Well, don’t forget about
./pantera --help
I assume there exists some folder called {{{training_data}}} which contains one or more subfolders with handwritten golden tags, saved in XCES format {{{morph.xml}}} (and there are no other files ending {{{.xml}}} looking inside like XCES).
./pantera \
--tagset [ipipan|nkjp]
--create-engine my_engine.btengine \
--training-data traning_data/ \
--threshold 6
./pantera \
--tagset [ipipan|nkjp]
--engine my_engine.btengine
file_or_folder_xces_or_nkjp_one_or_more
Please note that * if the input file contains morphosyntactic annotation, you probably want to disable morphosyntactic annotation in Pantera, passing {{{--no-morph}}} option * if the input file is split into sentences or if you do not need sentencing, pass {{{--no-sentencer}}}
It is recommended to ask Marcin Woliński for a newer version of Morfeusz, which supports newer Polish tagset — NKJP. If using an older version, change the definition of {{{MORFEUSZ_TAGSET}}} to {{{ipipan}}} in {{{src/nlpcommon/morfeusz.h}}}.
If you want to not use the downloaded Morfeusz, but you already have {{{libmorfeusz}}} installed, pass {{{--without-bundled-morfeusz}}} to {{{./configure}}}. You do not need to have any files in {{{third_party/morfeusz}}} in this case.
Sometimes morfeusz or guesser return strange interpretations for some forms. You may create a custom morphosyntactic dictionary, which will be used instead of morfeusz for some forms.
First you need to create it. The format is like below:
form
[base]
tag
tag
[base]
tag
for example:
tak
[tak]
conj
qub
[taka]
subst:pl:gen:f
Then use command line option -d
and pass the name of the file as its argument.
Lookups to the custom dictionary are always case-insensitive.
To run Pantera using more than one process, just prefix the command with {{{mpirun -np number_of_processes}}}, eg.
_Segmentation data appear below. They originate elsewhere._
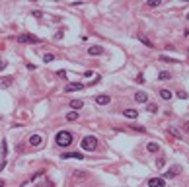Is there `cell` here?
Masks as SVG:
<instances>
[{"label": "cell", "instance_id": "1", "mask_svg": "<svg viewBox=\"0 0 189 187\" xmlns=\"http://www.w3.org/2000/svg\"><path fill=\"white\" fill-rule=\"evenodd\" d=\"M55 142L59 146H70L72 144V133L68 131H59L57 136H55Z\"/></svg>", "mask_w": 189, "mask_h": 187}, {"label": "cell", "instance_id": "2", "mask_svg": "<svg viewBox=\"0 0 189 187\" xmlns=\"http://www.w3.org/2000/svg\"><path fill=\"white\" fill-rule=\"evenodd\" d=\"M82 148L88 150V152H92V150H96V144H98V138L96 136H84V140L80 142Z\"/></svg>", "mask_w": 189, "mask_h": 187}, {"label": "cell", "instance_id": "3", "mask_svg": "<svg viewBox=\"0 0 189 187\" xmlns=\"http://www.w3.org/2000/svg\"><path fill=\"white\" fill-rule=\"evenodd\" d=\"M18 43H39V39L31 33H24V35H20L18 37Z\"/></svg>", "mask_w": 189, "mask_h": 187}, {"label": "cell", "instance_id": "4", "mask_svg": "<svg viewBox=\"0 0 189 187\" xmlns=\"http://www.w3.org/2000/svg\"><path fill=\"white\" fill-rule=\"evenodd\" d=\"M148 187H166V181L162 178H152L148 179Z\"/></svg>", "mask_w": 189, "mask_h": 187}, {"label": "cell", "instance_id": "5", "mask_svg": "<svg viewBox=\"0 0 189 187\" xmlns=\"http://www.w3.org/2000/svg\"><path fill=\"white\" fill-rule=\"evenodd\" d=\"M82 88H84L82 82H70V84H66L64 92H76V90H82Z\"/></svg>", "mask_w": 189, "mask_h": 187}, {"label": "cell", "instance_id": "6", "mask_svg": "<svg viewBox=\"0 0 189 187\" xmlns=\"http://www.w3.org/2000/svg\"><path fill=\"white\" fill-rule=\"evenodd\" d=\"M180 173H181V166H177V164H175V166H172V168L168 170L166 178H175V175H180Z\"/></svg>", "mask_w": 189, "mask_h": 187}, {"label": "cell", "instance_id": "7", "mask_svg": "<svg viewBox=\"0 0 189 187\" xmlns=\"http://www.w3.org/2000/svg\"><path fill=\"white\" fill-rule=\"evenodd\" d=\"M109 101H111V98H109V96H105V94L96 96V103H98V105H107Z\"/></svg>", "mask_w": 189, "mask_h": 187}, {"label": "cell", "instance_id": "8", "mask_svg": "<svg viewBox=\"0 0 189 187\" xmlns=\"http://www.w3.org/2000/svg\"><path fill=\"white\" fill-rule=\"evenodd\" d=\"M41 142H43L41 135H31V136H29V144L35 146V148H37V146H41Z\"/></svg>", "mask_w": 189, "mask_h": 187}, {"label": "cell", "instance_id": "9", "mask_svg": "<svg viewBox=\"0 0 189 187\" xmlns=\"http://www.w3.org/2000/svg\"><path fill=\"white\" fill-rule=\"evenodd\" d=\"M135 101H138V103H146L148 101V96L144 92H137L135 94Z\"/></svg>", "mask_w": 189, "mask_h": 187}, {"label": "cell", "instance_id": "10", "mask_svg": "<svg viewBox=\"0 0 189 187\" xmlns=\"http://www.w3.org/2000/svg\"><path fill=\"white\" fill-rule=\"evenodd\" d=\"M61 158H72V160H82V158H84V156H82L80 152H64V154H62Z\"/></svg>", "mask_w": 189, "mask_h": 187}, {"label": "cell", "instance_id": "11", "mask_svg": "<svg viewBox=\"0 0 189 187\" xmlns=\"http://www.w3.org/2000/svg\"><path fill=\"white\" fill-rule=\"evenodd\" d=\"M88 53H90L92 57H98V55H101V53H104V49H101L99 45H94V47H90V49H88Z\"/></svg>", "mask_w": 189, "mask_h": 187}, {"label": "cell", "instance_id": "12", "mask_svg": "<svg viewBox=\"0 0 189 187\" xmlns=\"http://www.w3.org/2000/svg\"><path fill=\"white\" fill-rule=\"evenodd\" d=\"M125 117H127V119H137V117H138V111H137V109H125Z\"/></svg>", "mask_w": 189, "mask_h": 187}, {"label": "cell", "instance_id": "13", "mask_svg": "<svg viewBox=\"0 0 189 187\" xmlns=\"http://www.w3.org/2000/svg\"><path fill=\"white\" fill-rule=\"evenodd\" d=\"M158 96H160L162 99H166V101H168V99H172V96H174V94H172L170 90H160V92H158Z\"/></svg>", "mask_w": 189, "mask_h": 187}, {"label": "cell", "instance_id": "14", "mask_svg": "<svg viewBox=\"0 0 189 187\" xmlns=\"http://www.w3.org/2000/svg\"><path fill=\"white\" fill-rule=\"evenodd\" d=\"M82 105H84L82 99H72V101H70V107L72 109H82Z\"/></svg>", "mask_w": 189, "mask_h": 187}, {"label": "cell", "instance_id": "15", "mask_svg": "<svg viewBox=\"0 0 189 187\" xmlns=\"http://www.w3.org/2000/svg\"><path fill=\"white\" fill-rule=\"evenodd\" d=\"M78 119V111H70V113H66V121H76Z\"/></svg>", "mask_w": 189, "mask_h": 187}, {"label": "cell", "instance_id": "16", "mask_svg": "<svg viewBox=\"0 0 189 187\" xmlns=\"http://www.w3.org/2000/svg\"><path fill=\"white\" fill-rule=\"evenodd\" d=\"M146 150H148V152H158V144H156V142H148Z\"/></svg>", "mask_w": 189, "mask_h": 187}, {"label": "cell", "instance_id": "17", "mask_svg": "<svg viewBox=\"0 0 189 187\" xmlns=\"http://www.w3.org/2000/svg\"><path fill=\"white\" fill-rule=\"evenodd\" d=\"M12 80H14V78H12V76H6V78H2V82H0V86H4V88H6V86H10V84H12Z\"/></svg>", "mask_w": 189, "mask_h": 187}, {"label": "cell", "instance_id": "18", "mask_svg": "<svg viewBox=\"0 0 189 187\" xmlns=\"http://www.w3.org/2000/svg\"><path fill=\"white\" fill-rule=\"evenodd\" d=\"M158 78H160V80H170V78H172V74L164 70V72H160V74H158Z\"/></svg>", "mask_w": 189, "mask_h": 187}, {"label": "cell", "instance_id": "19", "mask_svg": "<svg viewBox=\"0 0 189 187\" xmlns=\"http://www.w3.org/2000/svg\"><path fill=\"white\" fill-rule=\"evenodd\" d=\"M138 39H140V41L144 43V45H146V47H150V49H152V47H154V45H152V43H150V41H148V39H146V37H144V35H138Z\"/></svg>", "mask_w": 189, "mask_h": 187}, {"label": "cell", "instance_id": "20", "mask_svg": "<svg viewBox=\"0 0 189 187\" xmlns=\"http://www.w3.org/2000/svg\"><path fill=\"white\" fill-rule=\"evenodd\" d=\"M43 61H45V62H53V61H55V57H53L51 53H47V55H43Z\"/></svg>", "mask_w": 189, "mask_h": 187}, {"label": "cell", "instance_id": "21", "mask_svg": "<svg viewBox=\"0 0 189 187\" xmlns=\"http://www.w3.org/2000/svg\"><path fill=\"white\" fill-rule=\"evenodd\" d=\"M148 6L150 8H156V6H160V0H148Z\"/></svg>", "mask_w": 189, "mask_h": 187}, {"label": "cell", "instance_id": "22", "mask_svg": "<svg viewBox=\"0 0 189 187\" xmlns=\"http://www.w3.org/2000/svg\"><path fill=\"white\" fill-rule=\"evenodd\" d=\"M146 109H148L150 113H156V105H154V103H148V105H146Z\"/></svg>", "mask_w": 189, "mask_h": 187}, {"label": "cell", "instance_id": "23", "mask_svg": "<svg viewBox=\"0 0 189 187\" xmlns=\"http://www.w3.org/2000/svg\"><path fill=\"white\" fill-rule=\"evenodd\" d=\"M6 152H8V146H6V142L2 140V158H6Z\"/></svg>", "mask_w": 189, "mask_h": 187}, {"label": "cell", "instance_id": "24", "mask_svg": "<svg viewBox=\"0 0 189 187\" xmlns=\"http://www.w3.org/2000/svg\"><path fill=\"white\" fill-rule=\"evenodd\" d=\"M177 98H180V99H187L189 96H187V94L183 92V90H181V92H177Z\"/></svg>", "mask_w": 189, "mask_h": 187}, {"label": "cell", "instance_id": "25", "mask_svg": "<svg viewBox=\"0 0 189 187\" xmlns=\"http://www.w3.org/2000/svg\"><path fill=\"white\" fill-rule=\"evenodd\" d=\"M172 135H174L175 138H181V133H180V131H175V129H172Z\"/></svg>", "mask_w": 189, "mask_h": 187}, {"label": "cell", "instance_id": "26", "mask_svg": "<svg viewBox=\"0 0 189 187\" xmlns=\"http://www.w3.org/2000/svg\"><path fill=\"white\" fill-rule=\"evenodd\" d=\"M133 129H135V131H138V133H144V131H146L144 127H138V125H135V127H133Z\"/></svg>", "mask_w": 189, "mask_h": 187}, {"label": "cell", "instance_id": "27", "mask_svg": "<svg viewBox=\"0 0 189 187\" xmlns=\"http://www.w3.org/2000/svg\"><path fill=\"white\" fill-rule=\"evenodd\" d=\"M57 76H61V78H66V72H64V70H59Z\"/></svg>", "mask_w": 189, "mask_h": 187}, {"label": "cell", "instance_id": "28", "mask_svg": "<svg viewBox=\"0 0 189 187\" xmlns=\"http://www.w3.org/2000/svg\"><path fill=\"white\" fill-rule=\"evenodd\" d=\"M137 82H138V84H142V82H144V76L138 74V76H137Z\"/></svg>", "mask_w": 189, "mask_h": 187}, {"label": "cell", "instance_id": "29", "mask_svg": "<svg viewBox=\"0 0 189 187\" xmlns=\"http://www.w3.org/2000/svg\"><path fill=\"white\" fill-rule=\"evenodd\" d=\"M183 131H185V133H189V121H185V123H183Z\"/></svg>", "mask_w": 189, "mask_h": 187}, {"label": "cell", "instance_id": "30", "mask_svg": "<svg viewBox=\"0 0 189 187\" xmlns=\"http://www.w3.org/2000/svg\"><path fill=\"white\" fill-rule=\"evenodd\" d=\"M156 166H158V168H162V166H164V158H160V160H158V162H156Z\"/></svg>", "mask_w": 189, "mask_h": 187}, {"label": "cell", "instance_id": "31", "mask_svg": "<svg viewBox=\"0 0 189 187\" xmlns=\"http://www.w3.org/2000/svg\"><path fill=\"white\" fill-rule=\"evenodd\" d=\"M4 68H6V62H0V72H2Z\"/></svg>", "mask_w": 189, "mask_h": 187}, {"label": "cell", "instance_id": "32", "mask_svg": "<svg viewBox=\"0 0 189 187\" xmlns=\"http://www.w3.org/2000/svg\"><path fill=\"white\" fill-rule=\"evenodd\" d=\"M6 185V183H4V179H0V187H4Z\"/></svg>", "mask_w": 189, "mask_h": 187}]
</instances>
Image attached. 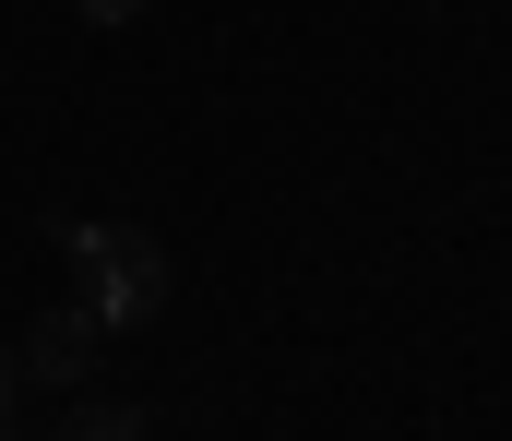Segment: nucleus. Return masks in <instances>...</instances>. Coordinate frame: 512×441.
<instances>
[{
    "label": "nucleus",
    "mask_w": 512,
    "mask_h": 441,
    "mask_svg": "<svg viewBox=\"0 0 512 441\" xmlns=\"http://www.w3.org/2000/svg\"><path fill=\"white\" fill-rule=\"evenodd\" d=\"M60 251L96 275V298H84V310H96L108 334H120V322H155V298H167V251H143L131 227H60Z\"/></svg>",
    "instance_id": "1"
},
{
    "label": "nucleus",
    "mask_w": 512,
    "mask_h": 441,
    "mask_svg": "<svg viewBox=\"0 0 512 441\" xmlns=\"http://www.w3.org/2000/svg\"><path fill=\"white\" fill-rule=\"evenodd\" d=\"M96 346H108V322L72 298V310H36L12 358H24V382H48V394H84V382H96Z\"/></svg>",
    "instance_id": "2"
},
{
    "label": "nucleus",
    "mask_w": 512,
    "mask_h": 441,
    "mask_svg": "<svg viewBox=\"0 0 512 441\" xmlns=\"http://www.w3.org/2000/svg\"><path fill=\"white\" fill-rule=\"evenodd\" d=\"M48 441H155V418H143V406H96V394H84Z\"/></svg>",
    "instance_id": "3"
},
{
    "label": "nucleus",
    "mask_w": 512,
    "mask_h": 441,
    "mask_svg": "<svg viewBox=\"0 0 512 441\" xmlns=\"http://www.w3.org/2000/svg\"><path fill=\"white\" fill-rule=\"evenodd\" d=\"M72 12H84L96 36H120V24H143V0H72Z\"/></svg>",
    "instance_id": "4"
},
{
    "label": "nucleus",
    "mask_w": 512,
    "mask_h": 441,
    "mask_svg": "<svg viewBox=\"0 0 512 441\" xmlns=\"http://www.w3.org/2000/svg\"><path fill=\"white\" fill-rule=\"evenodd\" d=\"M12 394H24V358H12V346H0V406H12Z\"/></svg>",
    "instance_id": "5"
},
{
    "label": "nucleus",
    "mask_w": 512,
    "mask_h": 441,
    "mask_svg": "<svg viewBox=\"0 0 512 441\" xmlns=\"http://www.w3.org/2000/svg\"><path fill=\"white\" fill-rule=\"evenodd\" d=\"M0 441H24V418H12V406H0Z\"/></svg>",
    "instance_id": "6"
}]
</instances>
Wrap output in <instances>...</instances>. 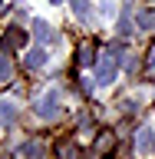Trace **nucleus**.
I'll list each match as a JSON object with an SVG mask.
<instances>
[{
    "label": "nucleus",
    "instance_id": "nucleus-12",
    "mask_svg": "<svg viewBox=\"0 0 155 159\" xmlns=\"http://www.w3.org/2000/svg\"><path fill=\"white\" fill-rule=\"evenodd\" d=\"M112 139H116V136H102V139L96 143V149H109V146H112Z\"/></svg>",
    "mask_w": 155,
    "mask_h": 159
},
{
    "label": "nucleus",
    "instance_id": "nucleus-6",
    "mask_svg": "<svg viewBox=\"0 0 155 159\" xmlns=\"http://www.w3.org/2000/svg\"><path fill=\"white\" fill-rule=\"evenodd\" d=\"M20 156H27V159H43V146H40V143H23V146H20Z\"/></svg>",
    "mask_w": 155,
    "mask_h": 159
},
{
    "label": "nucleus",
    "instance_id": "nucleus-11",
    "mask_svg": "<svg viewBox=\"0 0 155 159\" xmlns=\"http://www.w3.org/2000/svg\"><path fill=\"white\" fill-rule=\"evenodd\" d=\"M116 13V0H102V17H112Z\"/></svg>",
    "mask_w": 155,
    "mask_h": 159
},
{
    "label": "nucleus",
    "instance_id": "nucleus-1",
    "mask_svg": "<svg viewBox=\"0 0 155 159\" xmlns=\"http://www.w3.org/2000/svg\"><path fill=\"white\" fill-rule=\"evenodd\" d=\"M59 113H63V96H59L56 89H46V93L37 99V116L40 119H56Z\"/></svg>",
    "mask_w": 155,
    "mask_h": 159
},
{
    "label": "nucleus",
    "instance_id": "nucleus-10",
    "mask_svg": "<svg viewBox=\"0 0 155 159\" xmlns=\"http://www.w3.org/2000/svg\"><path fill=\"white\" fill-rule=\"evenodd\" d=\"M33 27H37V37H40V40H46V37H50V23H46V20H37Z\"/></svg>",
    "mask_w": 155,
    "mask_h": 159
},
{
    "label": "nucleus",
    "instance_id": "nucleus-7",
    "mask_svg": "<svg viewBox=\"0 0 155 159\" xmlns=\"http://www.w3.org/2000/svg\"><path fill=\"white\" fill-rule=\"evenodd\" d=\"M136 23H139V30H152L155 27V10H142L136 17Z\"/></svg>",
    "mask_w": 155,
    "mask_h": 159
},
{
    "label": "nucleus",
    "instance_id": "nucleus-5",
    "mask_svg": "<svg viewBox=\"0 0 155 159\" xmlns=\"http://www.w3.org/2000/svg\"><path fill=\"white\" fill-rule=\"evenodd\" d=\"M46 50H43V47H37V50H30V53H27V66H43V63H46Z\"/></svg>",
    "mask_w": 155,
    "mask_h": 159
},
{
    "label": "nucleus",
    "instance_id": "nucleus-9",
    "mask_svg": "<svg viewBox=\"0 0 155 159\" xmlns=\"http://www.w3.org/2000/svg\"><path fill=\"white\" fill-rule=\"evenodd\" d=\"M73 10H76V17H86L89 13V0H73Z\"/></svg>",
    "mask_w": 155,
    "mask_h": 159
},
{
    "label": "nucleus",
    "instance_id": "nucleus-13",
    "mask_svg": "<svg viewBox=\"0 0 155 159\" xmlns=\"http://www.w3.org/2000/svg\"><path fill=\"white\" fill-rule=\"evenodd\" d=\"M46 3H53V7H59V3H63V0H46Z\"/></svg>",
    "mask_w": 155,
    "mask_h": 159
},
{
    "label": "nucleus",
    "instance_id": "nucleus-4",
    "mask_svg": "<svg viewBox=\"0 0 155 159\" xmlns=\"http://www.w3.org/2000/svg\"><path fill=\"white\" fill-rule=\"evenodd\" d=\"M3 43H7V47H13V50H17V47H23V43H27V33H23V30H20V27H13V30H10V33H7V37H3Z\"/></svg>",
    "mask_w": 155,
    "mask_h": 159
},
{
    "label": "nucleus",
    "instance_id": "nucleus-3",
    "mask_svg": "<svg viewBox=\"0 0 155 159\" xmlns=\"http://www.w3.org/2000/svg\"><path fill=\"white\" fill-rule=\"evenodd\" d=\"M139 149H142V156H155V133L152 129L139 133Z\"/></svg>",
    "mask_w": 155,
    "mask_h": 159
},
{
    "label": "nucleus",
    "instance_id": "nucleus-8",
    "mask_svg": "<svg viewBox=\"0 0 155 159\" xmlns=\"http://www.w3.org/2000/svg\"><path fill=\"white\" fill-rule=\"evenodd\" d=\"M10 76H13V66H10V60L0 53V83H3V80H10Z\"/></svg>",
    "mask_w": 155,
    "mask_h": 159
},
{
    "label": "nucleus",
    "instance_id": "nucleus-2",
    "mask_svg": "<svg viewBox=\"0 0 155 159\" xmlns=\"http://www.w3.org/2000/svg\"><path fill=\"white\" fill-rule=\"evenodd\" d=\"M116 70H119V63H116L112 57H106V60H102V66L96 70V83H102V86L112 83V80H116Z\"/></svg>",
    "mask_w": 155,
    "mask_h": 159
}]
</instances>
mpirun -np 4 ./pantera --engine my_engine.btengine --tagset nkjp some_folder
This also applies to training. It is even more important there especially if the training corpus is large. If the tagger is compiled in 32-bit mode, there may be not enough address space in one process to store all data. Runing on multiple processors may alleviate this problem.
To run Pantera on more than one machine, please refer to MPI documentation.
Pantera supports gzip-compressed output files for NKJP output format. Use {{{-z}}} option to enable this option.
You may also use {{{--skip-done}}} option to skip processing files for which all output files exist. Nowadays Pantera creates output files atomically, so it is not possible that a Pantera process stopped in the middle of writing an output file causes a subsequent run with {{{--skip-done}}} miss this file. This is implemented by writing output to temporary files first and then renaming them to final names.